Israeli Prime Minister Benjamin Netanyahu spoke of his military’s “unprecedented” achievements, saying troops in Gaza have wounded and killed more than 20,000 “terrorists” in four months
Israeli Prime Minister Benjamin Netanyahu has tonight rejected a ceasefire and vowed to keep fighting until there is a “decisive victory.”
Netanyahu, known to many as Bibi, bragged about his military’s “unprecedented” achievements, saying troops in Gaza have wounded and killed more than 20,000 “terrorists” in four months.
His remarks came amid mounting international concern about the increasingly desperate humanitarian situation in the besieged enclave. More than 11,000 children have been killed by Israeli airstrikes and ground operations in Gaza, with thousands more missing, presumed buried under rubble. Children are now eating grass to stave off hunger.
Israel remains deeply shaken by the October 7 attack in which Hamas militants rampaged across southern Israel, killing some 1,200 people, mostly civilians, and abducting some 250, around half of whom remain in captivity in Gaza.
“We are on the way to an absolute victory”, Netanyahu said tonight, adding that the operation would last months, not years. He said there was “no other solution” and they will soon “achieve all objectives of the war.” It comes after Hamas proposed a four-and-a-half month ceasefire during which all hostages would go free, Israel would withdraw its troops from the Gaza Strip and an agreement would be reached on an end to the war.
One journalist asked at the press conference: “What is Israel’s answer to Hamas – have we said no to them?” To which Netanyahu responded: “From what I’ve seen, even you would have said no.” He said he has “grappled with a number of prominent peace agreements” and that he believes there will be a deal, but not without “beating Hamas” and that their demands were “delusional.”
Israel is currently facing accusations of breaching the Genocide Convention at the International Court of Justice, in response to a case filed by South Africa. The United Nations’ top court ordered Israel to do all it can to prevent death, destruction and any acts of genocide in Gaza. New mothers are struggling to get baby formula and diapers, which can only be bought at vastly inflated prices if they can be found at all. Some have resorted to feeding solid food to babies younger than six months old despite the health risks it poses.
Lack of fresh produce, the proliferation of unregulated food stalls and cold weather have contributed to the spread of illness, including respiratory infections, skin rashes and diarrhoea. The United Nations children’s agency UNICEF said this week that most of the newly displaced have only 1-2 litres of water a day to drink, cook and wash. It said chronic diarrhoea among children was ticking up.

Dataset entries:
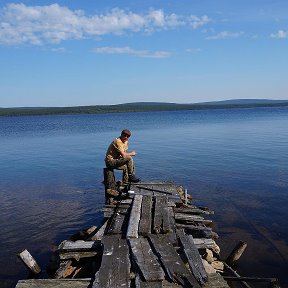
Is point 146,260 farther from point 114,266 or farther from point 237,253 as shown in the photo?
point 237,253

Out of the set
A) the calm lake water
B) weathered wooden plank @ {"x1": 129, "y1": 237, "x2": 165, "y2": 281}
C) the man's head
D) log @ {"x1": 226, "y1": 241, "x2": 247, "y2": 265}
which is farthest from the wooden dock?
the man's head

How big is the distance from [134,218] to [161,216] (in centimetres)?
87

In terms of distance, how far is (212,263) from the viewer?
10109mm

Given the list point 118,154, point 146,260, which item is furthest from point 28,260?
point 118,154

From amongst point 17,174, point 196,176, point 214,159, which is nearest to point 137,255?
point 196,176

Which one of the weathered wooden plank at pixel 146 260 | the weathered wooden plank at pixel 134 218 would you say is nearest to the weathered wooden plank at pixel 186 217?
the weathered wooden plank at pixel 134 218

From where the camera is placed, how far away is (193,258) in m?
8.56

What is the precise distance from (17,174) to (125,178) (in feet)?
42.1

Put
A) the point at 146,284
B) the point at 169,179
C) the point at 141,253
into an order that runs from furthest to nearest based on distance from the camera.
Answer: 1. the point at 169,179
2. the point at 141,253
3. the point at 146,284

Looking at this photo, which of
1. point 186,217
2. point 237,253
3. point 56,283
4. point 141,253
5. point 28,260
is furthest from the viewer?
point 186,217

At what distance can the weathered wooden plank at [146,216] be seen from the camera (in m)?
9.98

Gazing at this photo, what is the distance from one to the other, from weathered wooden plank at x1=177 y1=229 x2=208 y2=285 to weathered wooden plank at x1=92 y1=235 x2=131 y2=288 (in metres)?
1.34

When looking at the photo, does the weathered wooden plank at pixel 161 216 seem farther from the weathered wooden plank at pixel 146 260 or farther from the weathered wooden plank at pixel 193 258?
the weathered wooden plank at pixel 146 260

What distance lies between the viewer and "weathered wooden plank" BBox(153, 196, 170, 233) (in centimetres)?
1021
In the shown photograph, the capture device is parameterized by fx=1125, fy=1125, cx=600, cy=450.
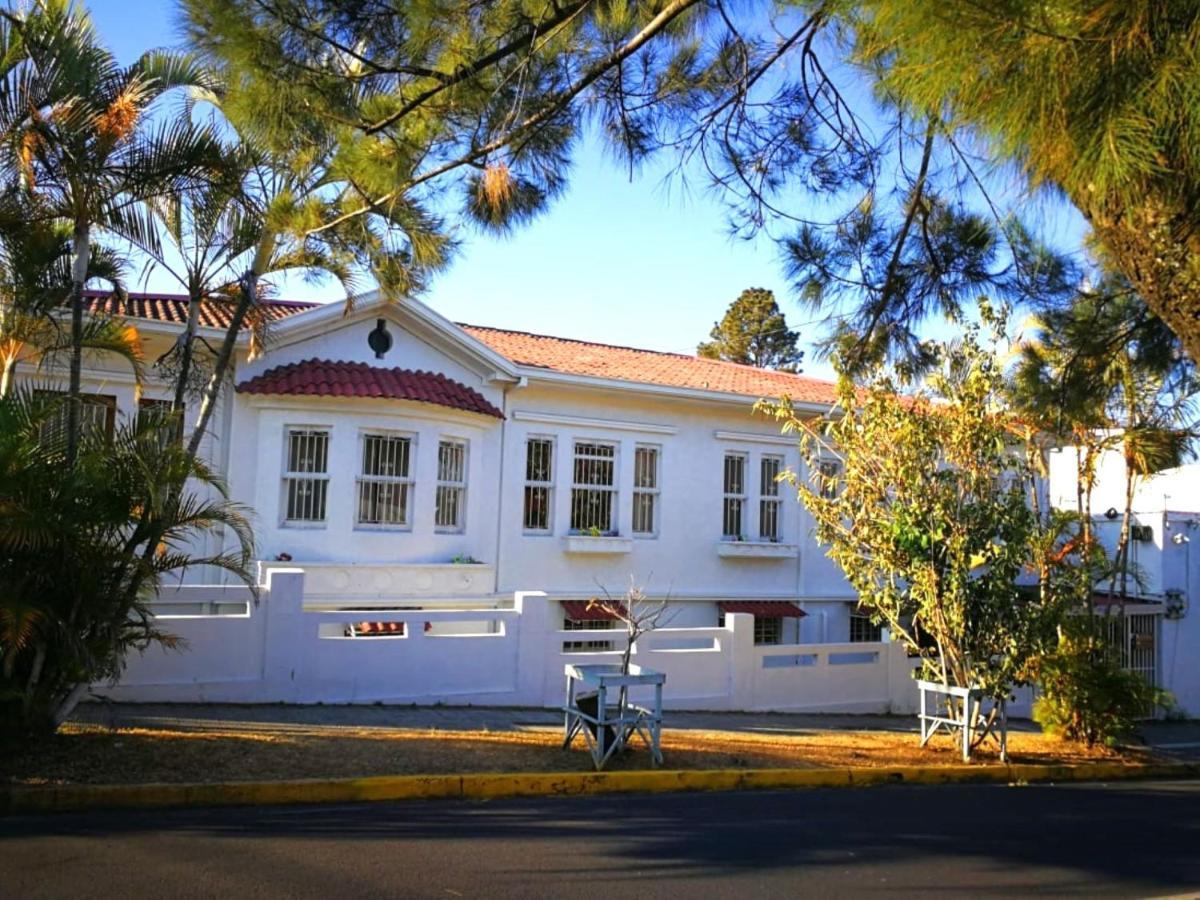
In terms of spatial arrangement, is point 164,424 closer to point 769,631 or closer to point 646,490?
point 646,490

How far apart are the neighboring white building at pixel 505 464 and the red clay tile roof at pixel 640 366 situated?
0.29ft

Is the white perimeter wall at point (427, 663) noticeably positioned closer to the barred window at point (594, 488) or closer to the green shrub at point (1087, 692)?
the green shrub at point (1087, 692)

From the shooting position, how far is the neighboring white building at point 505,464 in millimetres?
15594

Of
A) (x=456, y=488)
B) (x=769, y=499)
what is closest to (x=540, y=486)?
(x=456, y=488)

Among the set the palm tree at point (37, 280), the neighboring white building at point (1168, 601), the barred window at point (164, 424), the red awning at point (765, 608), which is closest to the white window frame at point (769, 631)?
the red awning at point (765, 608)

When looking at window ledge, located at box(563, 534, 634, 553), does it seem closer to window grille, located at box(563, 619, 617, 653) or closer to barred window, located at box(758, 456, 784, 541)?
window grille, located at box(563, 619, 617, 653)

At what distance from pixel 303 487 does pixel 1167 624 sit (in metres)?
15.7

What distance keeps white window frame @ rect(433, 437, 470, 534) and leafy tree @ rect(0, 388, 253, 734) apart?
767 cm

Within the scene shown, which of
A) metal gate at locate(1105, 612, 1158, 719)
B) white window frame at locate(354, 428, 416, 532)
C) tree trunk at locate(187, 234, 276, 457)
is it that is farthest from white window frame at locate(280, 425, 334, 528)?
metal gate at locate(1105, 612, 1158, 719)

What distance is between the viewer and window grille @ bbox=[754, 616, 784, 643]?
2098 cm

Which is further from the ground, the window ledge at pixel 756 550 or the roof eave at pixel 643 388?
the roof eave at pixel 643 388

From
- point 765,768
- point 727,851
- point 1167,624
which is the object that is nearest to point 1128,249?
point 727,851

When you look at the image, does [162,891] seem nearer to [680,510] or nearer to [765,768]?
[765,768]

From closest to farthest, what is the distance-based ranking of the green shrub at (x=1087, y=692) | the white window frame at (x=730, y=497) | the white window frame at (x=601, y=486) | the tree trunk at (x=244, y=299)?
the tree trunk at (x=244, y=299)
the green shrub at (x=1087, y=692)
the white window frame at (x=601, y=486)
the white window frame at (x=730, y=497)
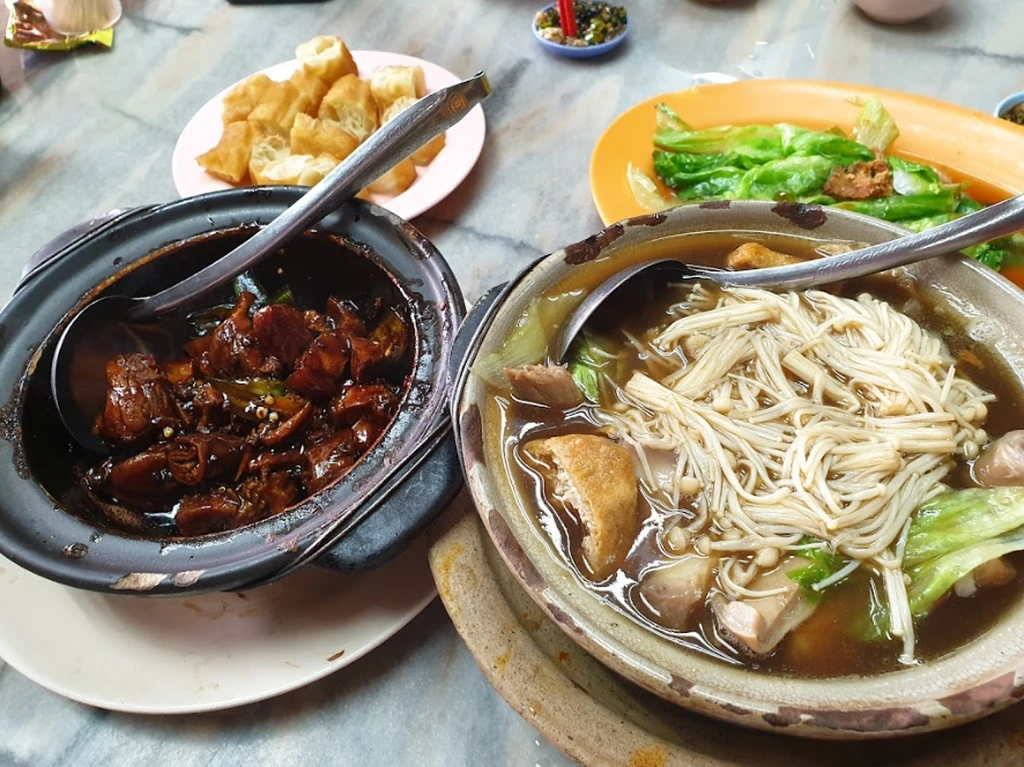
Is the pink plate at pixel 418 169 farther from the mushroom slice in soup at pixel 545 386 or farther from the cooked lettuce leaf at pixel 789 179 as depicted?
the mushroom slice in soup at pixel 545 386

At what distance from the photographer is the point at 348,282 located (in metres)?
1.97

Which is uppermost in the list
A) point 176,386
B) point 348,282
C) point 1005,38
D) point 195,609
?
point 1005,38

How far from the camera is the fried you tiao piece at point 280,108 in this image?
275cm

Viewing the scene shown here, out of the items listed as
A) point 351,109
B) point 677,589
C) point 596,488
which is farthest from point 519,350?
point 351,109

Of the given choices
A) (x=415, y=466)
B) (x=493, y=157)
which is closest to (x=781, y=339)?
(x=415, y=466)

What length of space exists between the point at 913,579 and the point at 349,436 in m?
1.22

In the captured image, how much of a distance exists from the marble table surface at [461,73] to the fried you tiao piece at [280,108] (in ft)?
1.80

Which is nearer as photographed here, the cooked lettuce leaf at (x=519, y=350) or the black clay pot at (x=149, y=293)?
the black clay pot at (x=149, y=293)

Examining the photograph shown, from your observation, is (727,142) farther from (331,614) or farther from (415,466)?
(331,614)

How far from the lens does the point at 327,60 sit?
2.91 metres

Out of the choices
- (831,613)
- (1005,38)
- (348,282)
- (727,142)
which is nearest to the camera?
(831,613)

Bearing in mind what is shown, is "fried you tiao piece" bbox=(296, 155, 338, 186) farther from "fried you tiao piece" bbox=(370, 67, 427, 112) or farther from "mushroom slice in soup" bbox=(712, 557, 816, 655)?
"mushroom slice in soup" bbox=(712, 557, 816, 655)

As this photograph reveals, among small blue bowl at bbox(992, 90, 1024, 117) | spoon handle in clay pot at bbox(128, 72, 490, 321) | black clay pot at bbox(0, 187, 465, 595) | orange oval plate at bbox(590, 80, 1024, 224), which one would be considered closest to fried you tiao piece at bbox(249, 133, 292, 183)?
black clay pot at bbox(0, 187, 465, 595)

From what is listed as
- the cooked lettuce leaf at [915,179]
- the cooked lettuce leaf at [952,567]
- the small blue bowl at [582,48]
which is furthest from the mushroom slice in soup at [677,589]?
the small blue bowl at [582,48]
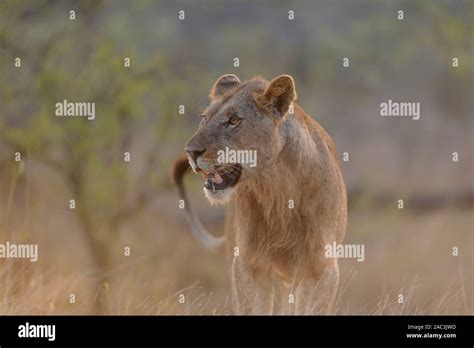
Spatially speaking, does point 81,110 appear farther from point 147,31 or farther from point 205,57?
point 205,57

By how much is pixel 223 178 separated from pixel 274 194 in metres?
0.49

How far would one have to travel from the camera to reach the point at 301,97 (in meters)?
23.6

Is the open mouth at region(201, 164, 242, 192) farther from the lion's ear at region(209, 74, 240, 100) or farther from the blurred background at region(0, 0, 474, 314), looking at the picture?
the blurred background at region(0, 0, 474, 314)

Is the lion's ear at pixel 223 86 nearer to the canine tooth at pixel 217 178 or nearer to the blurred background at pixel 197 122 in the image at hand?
the canine tooth at pixel 217 178

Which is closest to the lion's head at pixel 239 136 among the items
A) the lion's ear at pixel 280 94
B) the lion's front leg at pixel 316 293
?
the lion's ear at pixel 280 94

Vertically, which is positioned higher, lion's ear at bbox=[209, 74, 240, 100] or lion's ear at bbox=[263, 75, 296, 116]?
lion's ear at bbox=[209, 74, 240, 100]

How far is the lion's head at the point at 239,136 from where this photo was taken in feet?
27.3

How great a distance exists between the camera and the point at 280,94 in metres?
8.65

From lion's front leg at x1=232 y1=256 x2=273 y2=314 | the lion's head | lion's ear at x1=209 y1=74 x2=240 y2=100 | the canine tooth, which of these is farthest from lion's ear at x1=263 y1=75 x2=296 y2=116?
lion's front leg at x1=232 y1=256 x2=273 y2=314

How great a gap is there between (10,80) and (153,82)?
9.56ft

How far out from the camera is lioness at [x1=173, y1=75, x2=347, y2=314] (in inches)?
336

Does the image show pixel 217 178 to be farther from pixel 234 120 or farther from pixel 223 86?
pixel 223 86

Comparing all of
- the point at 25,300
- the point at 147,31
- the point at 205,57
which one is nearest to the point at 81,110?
the point at 147,31

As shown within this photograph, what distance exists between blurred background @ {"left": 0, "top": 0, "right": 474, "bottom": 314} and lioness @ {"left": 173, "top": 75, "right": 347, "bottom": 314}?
5.89 meters
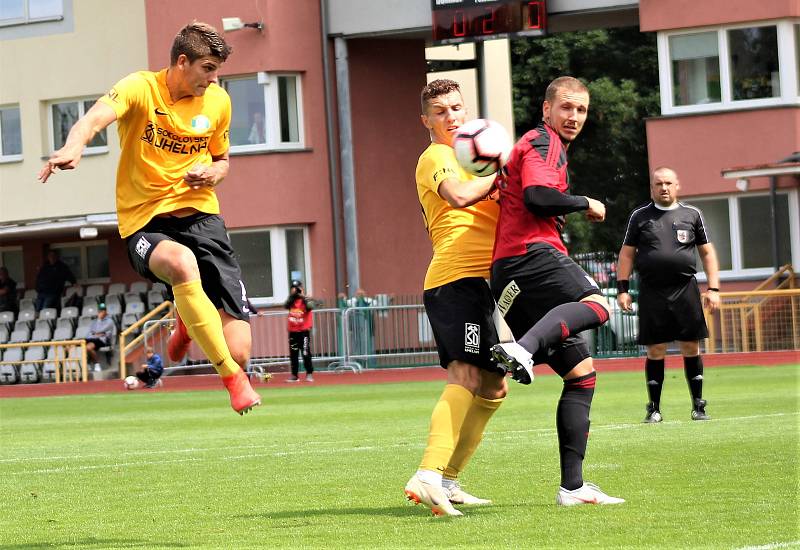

Required work: Please output the part of the Netanyahu article from "His remarks came" to "captivity in Gaza." word for word. The rows are separate material and are not part of the Netanyahu article.

Task response:
His remarks came amid mounting international concern about the increasingly desperate humanitarian situation in the besieged enclave. More than 11,000 children have been killed by Israeli airstrikes and ground operations in Gaza, with thousands more missing, presumed buried under rubble. Children are now eating grass to stave off hunger.
Israel remains deeply shaken by the October 7 attack in which Hamas militants rampaged across southern Israel, killing some 1,200 people, mostly civilians, and abducting some 250, around half of whom remain in captivity in Gaza.